Gladwell is a writer with the New Yorker and he wrote "The Tipping Point" and "Blink" and a few other best-selling books I have not read. He's what I would call a pop sociologist. He looks at social trends and social assumptions and finds aspects of them we do overlook. "David and Goliath" takes a look at why underdogs often win.
Some critics pan this book and others by Gladwell by claiming he cherry picks uplifting anecdotes that fit his preconceived notions. As the mother of a dyslexic child, however, I found the book particularly resonated with my own experiences of raising our son. Gladwell spends a good deal of time in this book talking about "desirable difficulties" and how the disability of dyslexia can result in unexpected gifts, such as the ability to listen well, and become to so accustomed to failure so as not to fear it. As I listened, I recalled how our younger son has the gift of grit because learning to speak did not come easily to him. When he was a toddler, and all the big kids had quit sledding because the hill had become too icy to walk back up, Lucas did not stop sledding. Instead, he crawled up the icy hill and kept sledding.

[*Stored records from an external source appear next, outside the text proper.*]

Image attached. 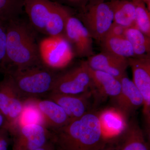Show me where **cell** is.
Returning a JSON list of instances; mask_svg holds the SVG:
<instances>
[{
  "label": "cell",
  "instance_id": "cell-1",
  "mask_svg": "<svg viewBox=\"0 0 150 150\" xmlns=\"http://www.w3.org/2000/svg\"><path fill=\"white\" fill-rule=\"evenodd\" d=\"M49 131V141L55 150H99L106 144L98 114L93 112Z\"/></svg>",
  "mask_w": 150,
  "mask_h": 150
},
{
  "label": "cell",
  "instance_id": "cell-2",
  "mask_svg": "<svg viewBox=\"0 0 150 150\" xmlns=\"http://www.w3.org/2000/svg\"><path fill=\"white\" fill-rule=\"evenodd\" d=\"M35 30L18 18L6 23V55L2 69L6 72L43 64Z\"/></svg>",
  "mask_w": 150,
  "mask_h": 150
},
{
  "label": "cell",
  "instance_id": "cell-3",
  "mask_svg": "<svg viewBox=\"0 0 150 150\" xmlns=\"http://www.w3.org/2000/svg\"><path fill=\"white\" fill-rule=\"evenodd\" d=\"M23 6L35 30L50 37L64 36L70 12L64 6L48 0H24Z\"/></svg>",
  "mask_w": 150,
  "mask_h": 150
},
{
  "label": "cell",
  "instance_id": "cell-4",
  "mask_svg": "<svg viewBox=\"0 0 150 150\" xmlns=\"http://www.w3.org/2000/svg\"><path fill=\"white\" fill-rule=\"evenodd\" d=\"M6 73L11 78L20 95L25 99L50 93L57 76L54 70L43 64Z\"/></svg>",
  "mask_w": 150,
  "mask_h": 150
},
{
  "label": "cell",
  "instance_id": "cell-5",
  "mask_svg": "<svg viewBox=\"0 0 150 150\" xmlns=\"http://www.w3.org/2000/svg\"><path fill=\"white\" fill-rule=\"evenodd\" d=\"M7 74L0 82V110L5 118L4 128L11 134L16 130L24 108V100Z\"/></svg>",
  "mask_w": 150,
  "mask_h": 150
},
{
  "label": "cell",
  "instance_id": "cell-6",
  "mask_svg": "<svg viewBox=\"0 0 150 150\" xmlns=\"http://www.w3.org/2000/svg\"><path fill=\"white\" fill-rule=\"evenodd\" d=\"M93 39L100 42L113 22V13L108 2L98 0L91 3L79 18Z\"/></svg>",
  "mask_w": 150,
  "mask_h": 150
},
{
  "label": "cell",
  "instance_id": "cell-7",
  "mask_svg": "<svg viewBox=\"0 0 150 150\" xmlns=\"http://www.w3.org/2000/svg\"><path fill=\"white\" fill-rule=\"evenodd\" d=\"M92 83L86 61L57 75L50 93L77 95L91 89Z\"/></svg>",
  "mask_w": 150,
  "mask_h": 150
},
{
  "label": "cell",
  "instance_id": "cell-8",
  "mask_svg": "<svg viewBox=\"0 0 150 150\" xmlns=\"http://www.w3.org/2000/svg\"><path fill=\"white\" fill-rule=\"evenodd\" d=\"M40 48L43 64L54 70L67 67L75 56L71 46L64 36L49 37L40 43Z\"/></svg>",
  "mask_w": 150,
  "mask_h": 150
},
{
  "label": "cell",
  "instance_id": "cell-9",
  "mask_svg": "<svg viewBox=\"0 0 150 150\" xmlns=\"http://www.w3.org/2000/svg\"><path fill=\"white\" fill-rule=\"evenodd\" d=\"M64 36L70 43L75 56L88 58L93 55V39L80 20L69 12Z\"/></svg>",
  "mask_w": 150,
  "mask_h": 150
},
{
  "label": "cell",
  "instance_id": "cell-10",
  "mask_svg": "<svg viewBox=\"0 0 150 150\" xmlns=\"http://www.w3.org/2000/svg\"><path fill=\"white\" fill-rule=\"evenodd\" d=\"M129 67L133 74V82L143 99V113L148 126L150 123V57L128 59Z\"/></svg>",
  "mask_w": 150,
  "mask_h": 150
},
{
  "label": "cell",
  "instance_id": "cell-11",
  "mask_svg": "<svg viewBox=\"0 0 150 150\" xmlns=\"http://www.w3.org/2000/svg\"><path fill=\"white\" fill-rule=\"evenodd\" d=\"M12 135V150H34L49 141V131L40 124H28L20 127Z\"/></svg>",
  "mask_w": 150,
  "mask_h": 150
},
{
  "label": "cell",
  "instance_id": "cell-12",
  "mask_svg": "<svg viewBox=\"0 0 150 150\" xmlns=\"http://www.w3.org/2000/svg\"><path fill=\"white\" fill-rule=\"evenodd\" d=\"M92 93L91 89L77 95L50 93L48 99L63 108L70 121L81 118L89 112V100Z\"/></svg>",
  "mask_w": 150,
  "mask_h": 150
},
{
  "label": "cell",
  "instance_id": "cell-13",
  "mask_svg": "<svg viewBox=\"0 0 150 150\" xmlns=\"http://www.w3.org/2000/svg\"><path fill=\"white\" fill-rule=\"evenodd\" d=\"M121 92L113 98L115 107L120 110L127 119L143 105V99L139 90L127 73L120 79Z\"/></svg>",
  "mask_w": 150,
  "mask_h": 150
},
{
  "label": "cell",
  "instance_id": "cell-14",
  "mask_svg": "<svg viewBox=\"0 0 150 150\" xmlns=\"http://www.w3.org/2000/svg\"><path fill=\"white\" fill-rule=\"evenodd\" d=\"M86 61L91 69L107 73L119 80L129 67L128 59L104 51L94 54Z\"/></svg>",
  "mask_w": 150,
  "mask_h": 150
},
{
  "label": "cell",
  "instance_id": "cell-15",
  "mask_svg": "<svg viewBox=\"0 0 150 150\" xmlns=\"http://www.w3.org/2000/svg\"><path fill=\"white\" fill-rule=\"evenodd\" d=\"M37 107L43 118L44 126L48 130L59 129L67 124L69 119L59 105L49 99L28 98Z\"/></svg>",
  "mask_w": 150,
  "mask_h": 150
},
{
  "label": "cell",
  "instance_id": "cell-16",
  "mask_svg": "<svg viewBox=\"0 0 150 150\" xmlns=\"http://www.w3.org/2000/svg\"><path fill=\"white\" fill-rule=\"evenodd\" d=\"M98 116L103 136L106 140L122 135L129 123L123 113L115 107L103 110Z\"/></svg>",
  "mask_w": 150,
  "mask_h": 150
},
{
  "label": "cell",
  "instance_id": "cell-17",
  "mask_svg": "<svg viewBox=\"0 0 150 150\" xmlns=\"http://www.w3.org/2000/svg\"><path fill=\"white\" fill-rule=\"evenodd\" d=\"M88 70L92 83L93 93H98L102 96L113 98L118 96L121 91L120 80L107 73L93 69L89 66Z\"/></svg>",
  "mask_w": 150,
  "mask_h": 150
},
{
  "label": "cell",
  "instance_id": "cell-18",
  "mask_svg": "<svg viewBox=\"0 0 150 150\" xmlns=\"http://www.w3.org/2000/svg\"><path fill=\"white\" fill-rule=\"evenodd\" d=\"M108 4L113 13V22L126 28L135 25L136 6L133 1L111 0Z\"/></svg>",
  "mask_w": 150,
  "mask_h": 150
},
{
  "label": "cell",
  "instance_id": "cell-19",
  "mask_svg": "<svg viewBox=\"0 0 150 150\" xmlns=\"http://www.w3.org/2000/svg\"><path fill=\"white\" fill-rule=\"evenodd\" d=\"M123 134L121 150H149L142 129L135 121L128 123Z\"/></svg>",
  "mask_w": 150,
  "mask_h": 150
},
{
  "label": "cell",
  "instance_id": "cell-20",
  "mask_svg": "<svg viewBox=\"0 0 150 150\" xmlns=\"http://www.w3.org/2000/svg\"><path fill=\"white\" fill-rule=\"evenodd\" d=\"M100 43L102 51L126 59L137 57L131 43L125 37L105 36Z\"/></svg>",
  "mask_w": 150,
  "mask_h": 150
},
{
  "label": "cell",
  "instance_id": "cell-21",
  "mask_svg": "<svg viewBox=\"0 0 150 150\" xmlns=\"http://www.w3.org/2000/svg\"><path fill=\"white\" fill-rule=\"evenodd\" d=\"M124 36L131 43L136 57L150 56V37L135 25L126 28Z\"/></svg>",
  "mask_w": 150,
  "mask_h": 150
},
{
  "label": "cell",
  "instance_id": "cell-22",
  "mask_svg": "<svg viewBox=\"0 0 150 150\" xmlns=\"http://www.w3.org/2000/svg\"><path fill=\"white\" fill-rule=\"evenodd\" d=\"M32 124H40L44 126L43 118L39 110L27 98L24 100V108L19 118L16 130L14 132L21 126Z\"/></svg>",
  "mask_w": 150,
  "mask_h": 150
},
{
  "label": "cell",
  "instance_id": "cell-23",
  "mask_svg": "<svg viewBox=\"0 0 150 150\" xmlns=\"http://www.w3.org/2000/svg\"><path fill=\"white\" fill-rule=\"evenodd\" d=\"M24 0H0V21L7 23L18 18Z\"/></svg>",
  "mask_w": 150,
  "mask_h": 150
},
{
  "label": "cell",
  "instance_id": "cell-24",
  "mask_svg": "<svg viewBox=\"0 0 150 150\" xmlns=\"http://www.w3.org/2000/svg\"><path fill=\"white\" fill-rule=\"evenodd\" d=\"M136 6L135 26L150 37V13L145 4L139 0H132Z\"/></svg>",
  "mask_w": 150,
  "mask_h": 150
},
{
  "label": "cell",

Gladwell writes: “the act of facing overwhelming odds produces greatness and beauty.” He's been panned by social scientists and book reviewers as a flawed thinker. The thing is, the fact that he identifies as a Christian makes sense to me. The claim of Christianity is that the world is front of us is not the world that truly matters. As I drove home through the snowstorm this afternoon, Gladwell's unrelenting optimism reminded me of what Saint Paul says:
"We know that in everything God works for good with those who love him, who are called according to his purpose."